## Provided records

^^^^

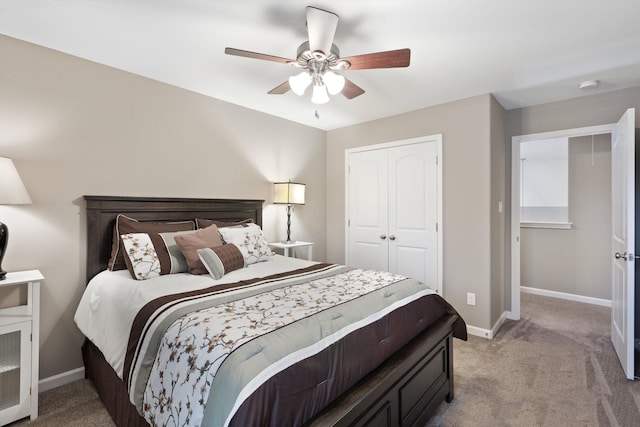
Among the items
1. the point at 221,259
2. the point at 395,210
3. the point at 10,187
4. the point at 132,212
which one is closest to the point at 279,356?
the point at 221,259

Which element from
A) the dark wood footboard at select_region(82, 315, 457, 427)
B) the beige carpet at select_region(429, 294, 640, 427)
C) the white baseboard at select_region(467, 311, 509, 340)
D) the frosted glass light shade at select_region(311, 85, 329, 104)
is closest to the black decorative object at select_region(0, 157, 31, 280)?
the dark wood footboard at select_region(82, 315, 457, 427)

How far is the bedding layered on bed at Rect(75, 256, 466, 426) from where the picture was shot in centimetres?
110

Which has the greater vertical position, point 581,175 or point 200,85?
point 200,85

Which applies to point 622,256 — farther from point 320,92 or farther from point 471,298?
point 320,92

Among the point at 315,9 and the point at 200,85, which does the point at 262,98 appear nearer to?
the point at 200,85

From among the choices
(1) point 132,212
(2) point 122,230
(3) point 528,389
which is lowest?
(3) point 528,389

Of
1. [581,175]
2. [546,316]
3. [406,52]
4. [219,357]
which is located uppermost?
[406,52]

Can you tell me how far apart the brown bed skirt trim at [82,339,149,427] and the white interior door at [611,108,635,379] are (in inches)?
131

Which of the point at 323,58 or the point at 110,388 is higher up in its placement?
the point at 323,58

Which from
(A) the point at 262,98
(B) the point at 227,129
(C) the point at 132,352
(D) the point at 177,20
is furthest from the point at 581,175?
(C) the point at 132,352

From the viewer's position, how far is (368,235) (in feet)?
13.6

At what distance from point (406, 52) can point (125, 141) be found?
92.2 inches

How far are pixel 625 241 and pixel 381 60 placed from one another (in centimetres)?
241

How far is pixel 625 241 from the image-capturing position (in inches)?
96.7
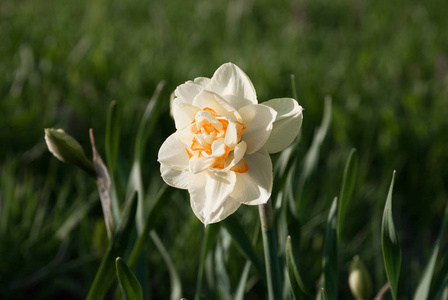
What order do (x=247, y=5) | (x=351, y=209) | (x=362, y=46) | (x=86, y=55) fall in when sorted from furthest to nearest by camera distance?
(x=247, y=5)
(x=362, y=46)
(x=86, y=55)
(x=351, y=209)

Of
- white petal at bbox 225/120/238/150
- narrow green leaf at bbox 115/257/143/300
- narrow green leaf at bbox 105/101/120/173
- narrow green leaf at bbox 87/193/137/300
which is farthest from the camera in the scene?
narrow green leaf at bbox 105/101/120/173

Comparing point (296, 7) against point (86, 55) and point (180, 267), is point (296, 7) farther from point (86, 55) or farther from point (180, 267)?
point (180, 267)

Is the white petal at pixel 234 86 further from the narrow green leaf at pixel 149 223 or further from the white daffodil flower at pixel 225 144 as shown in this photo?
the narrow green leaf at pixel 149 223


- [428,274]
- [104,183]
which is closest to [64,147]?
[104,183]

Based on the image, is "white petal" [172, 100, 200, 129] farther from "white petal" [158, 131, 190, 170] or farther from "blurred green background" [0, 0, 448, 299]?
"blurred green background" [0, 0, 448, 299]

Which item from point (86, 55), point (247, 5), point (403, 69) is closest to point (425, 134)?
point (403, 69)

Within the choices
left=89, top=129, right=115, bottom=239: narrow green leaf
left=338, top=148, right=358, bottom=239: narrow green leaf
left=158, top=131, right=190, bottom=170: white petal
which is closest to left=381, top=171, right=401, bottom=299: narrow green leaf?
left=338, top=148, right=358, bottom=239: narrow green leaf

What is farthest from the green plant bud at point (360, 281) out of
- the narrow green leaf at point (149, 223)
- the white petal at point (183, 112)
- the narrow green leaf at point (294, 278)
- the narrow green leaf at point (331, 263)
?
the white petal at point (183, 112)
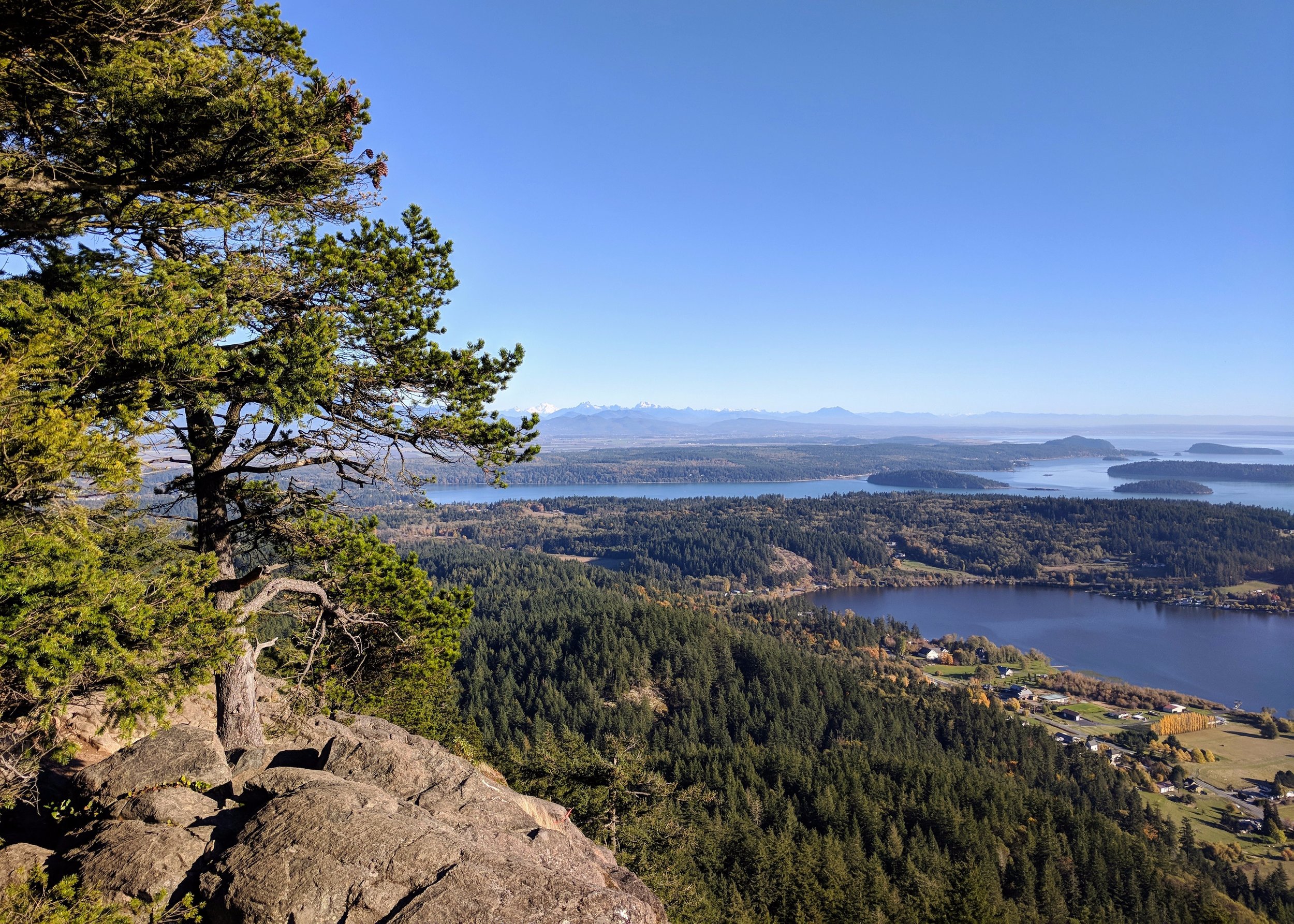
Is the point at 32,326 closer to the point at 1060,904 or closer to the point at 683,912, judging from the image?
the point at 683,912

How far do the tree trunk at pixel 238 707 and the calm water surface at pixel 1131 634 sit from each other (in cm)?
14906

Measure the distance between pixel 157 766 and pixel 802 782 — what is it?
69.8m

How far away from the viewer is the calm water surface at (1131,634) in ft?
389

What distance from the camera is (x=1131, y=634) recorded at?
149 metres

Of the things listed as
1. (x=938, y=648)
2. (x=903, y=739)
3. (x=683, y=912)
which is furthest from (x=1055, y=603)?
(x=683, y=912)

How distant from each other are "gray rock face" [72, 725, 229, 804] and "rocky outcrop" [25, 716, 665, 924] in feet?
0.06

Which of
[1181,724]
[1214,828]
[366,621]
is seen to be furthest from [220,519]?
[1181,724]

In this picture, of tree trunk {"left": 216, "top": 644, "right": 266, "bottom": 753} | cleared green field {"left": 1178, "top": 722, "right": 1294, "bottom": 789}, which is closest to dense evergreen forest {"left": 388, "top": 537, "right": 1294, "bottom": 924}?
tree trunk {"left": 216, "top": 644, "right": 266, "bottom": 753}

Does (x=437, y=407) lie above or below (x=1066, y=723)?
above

^^^^

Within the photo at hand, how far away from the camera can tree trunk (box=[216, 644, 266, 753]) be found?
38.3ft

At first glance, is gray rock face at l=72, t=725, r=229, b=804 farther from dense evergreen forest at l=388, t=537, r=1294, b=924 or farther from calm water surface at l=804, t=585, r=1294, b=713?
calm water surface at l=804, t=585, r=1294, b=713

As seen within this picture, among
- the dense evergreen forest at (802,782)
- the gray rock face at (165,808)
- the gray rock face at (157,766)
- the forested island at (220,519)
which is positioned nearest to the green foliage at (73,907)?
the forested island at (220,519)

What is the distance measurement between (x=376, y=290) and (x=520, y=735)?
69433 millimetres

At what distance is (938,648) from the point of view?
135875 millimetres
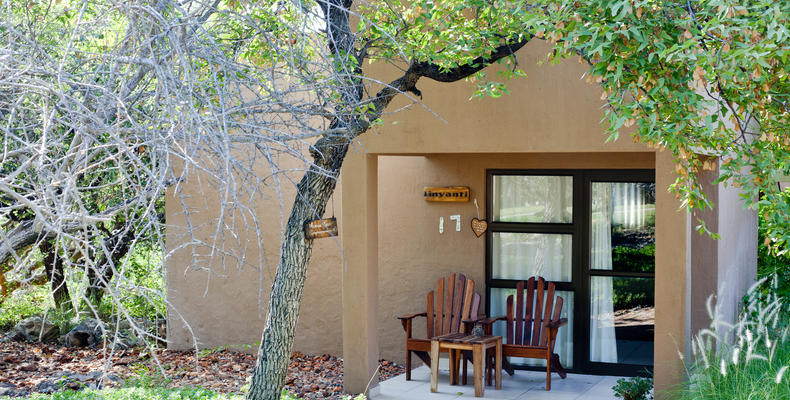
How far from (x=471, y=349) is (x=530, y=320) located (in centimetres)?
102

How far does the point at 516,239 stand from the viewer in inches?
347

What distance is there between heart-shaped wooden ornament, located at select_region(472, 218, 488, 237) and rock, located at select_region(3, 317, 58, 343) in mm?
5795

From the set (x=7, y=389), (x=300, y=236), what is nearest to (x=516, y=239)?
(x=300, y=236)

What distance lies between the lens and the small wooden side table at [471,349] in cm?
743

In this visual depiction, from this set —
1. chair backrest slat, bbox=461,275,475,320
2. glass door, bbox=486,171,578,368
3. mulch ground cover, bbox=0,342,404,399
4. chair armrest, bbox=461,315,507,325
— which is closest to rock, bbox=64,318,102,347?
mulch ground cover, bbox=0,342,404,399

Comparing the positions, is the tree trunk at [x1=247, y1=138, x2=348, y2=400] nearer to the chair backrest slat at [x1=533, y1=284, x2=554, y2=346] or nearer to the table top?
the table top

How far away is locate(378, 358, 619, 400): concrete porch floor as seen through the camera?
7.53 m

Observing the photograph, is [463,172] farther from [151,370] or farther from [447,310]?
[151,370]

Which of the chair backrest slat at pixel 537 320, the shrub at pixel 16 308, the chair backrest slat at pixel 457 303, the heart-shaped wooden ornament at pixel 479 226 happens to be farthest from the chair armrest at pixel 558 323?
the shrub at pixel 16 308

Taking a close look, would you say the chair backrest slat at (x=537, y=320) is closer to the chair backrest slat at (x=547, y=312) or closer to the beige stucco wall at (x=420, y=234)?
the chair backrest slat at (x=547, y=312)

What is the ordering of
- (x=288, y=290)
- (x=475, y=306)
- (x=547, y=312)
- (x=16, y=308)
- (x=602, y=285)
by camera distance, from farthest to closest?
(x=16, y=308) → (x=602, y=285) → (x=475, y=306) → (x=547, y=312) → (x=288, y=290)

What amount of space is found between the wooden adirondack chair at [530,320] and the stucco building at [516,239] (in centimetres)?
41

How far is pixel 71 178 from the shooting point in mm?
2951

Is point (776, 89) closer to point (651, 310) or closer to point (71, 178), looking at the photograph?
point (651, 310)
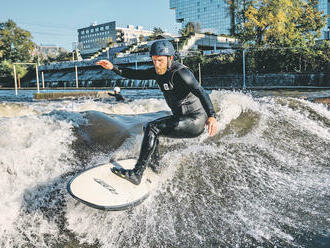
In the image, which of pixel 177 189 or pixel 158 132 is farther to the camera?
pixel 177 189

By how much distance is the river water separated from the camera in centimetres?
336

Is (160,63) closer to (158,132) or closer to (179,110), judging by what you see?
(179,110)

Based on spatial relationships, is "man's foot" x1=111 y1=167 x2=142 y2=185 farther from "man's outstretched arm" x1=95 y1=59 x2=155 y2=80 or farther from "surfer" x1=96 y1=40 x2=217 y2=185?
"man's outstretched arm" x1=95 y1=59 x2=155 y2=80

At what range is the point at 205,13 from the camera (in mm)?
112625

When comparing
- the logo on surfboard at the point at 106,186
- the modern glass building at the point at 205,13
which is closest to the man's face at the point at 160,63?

^^^^

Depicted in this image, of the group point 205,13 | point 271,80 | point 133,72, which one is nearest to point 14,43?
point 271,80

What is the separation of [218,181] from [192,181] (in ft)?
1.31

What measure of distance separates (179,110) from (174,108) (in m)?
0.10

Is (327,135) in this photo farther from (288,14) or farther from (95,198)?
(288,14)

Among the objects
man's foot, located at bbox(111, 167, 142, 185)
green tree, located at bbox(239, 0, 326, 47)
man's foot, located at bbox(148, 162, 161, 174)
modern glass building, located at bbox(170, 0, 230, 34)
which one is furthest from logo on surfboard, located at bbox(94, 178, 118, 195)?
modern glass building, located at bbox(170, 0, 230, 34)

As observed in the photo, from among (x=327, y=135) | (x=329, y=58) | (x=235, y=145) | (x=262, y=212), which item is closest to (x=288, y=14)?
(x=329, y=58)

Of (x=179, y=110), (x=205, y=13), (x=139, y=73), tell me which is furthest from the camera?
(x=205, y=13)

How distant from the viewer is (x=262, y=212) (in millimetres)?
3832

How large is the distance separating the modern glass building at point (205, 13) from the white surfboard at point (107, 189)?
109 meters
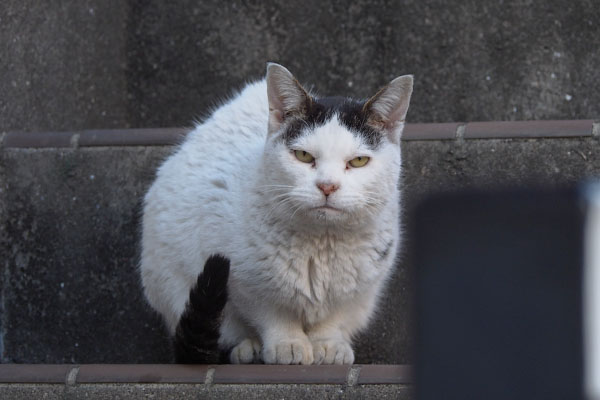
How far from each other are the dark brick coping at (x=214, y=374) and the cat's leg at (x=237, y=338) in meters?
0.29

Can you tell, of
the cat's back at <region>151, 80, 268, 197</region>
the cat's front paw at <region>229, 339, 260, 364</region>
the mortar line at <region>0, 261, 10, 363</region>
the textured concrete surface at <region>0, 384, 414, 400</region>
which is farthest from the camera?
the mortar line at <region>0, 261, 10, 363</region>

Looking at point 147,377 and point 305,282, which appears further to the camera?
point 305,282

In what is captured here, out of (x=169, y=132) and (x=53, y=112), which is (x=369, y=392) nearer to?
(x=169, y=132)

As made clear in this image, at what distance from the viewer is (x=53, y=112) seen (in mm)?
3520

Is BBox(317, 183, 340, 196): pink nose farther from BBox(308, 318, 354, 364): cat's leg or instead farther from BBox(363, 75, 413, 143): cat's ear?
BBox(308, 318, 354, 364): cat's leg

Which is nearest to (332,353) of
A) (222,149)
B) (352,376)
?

^^^^

## Written problem
List every line of the entries above that contains the word "footboard".

## Result below
A) the dark wood footboard at select_region(82, 315, 457, 427)
the dark wood footboard at select_region(82, 315, 457, 427)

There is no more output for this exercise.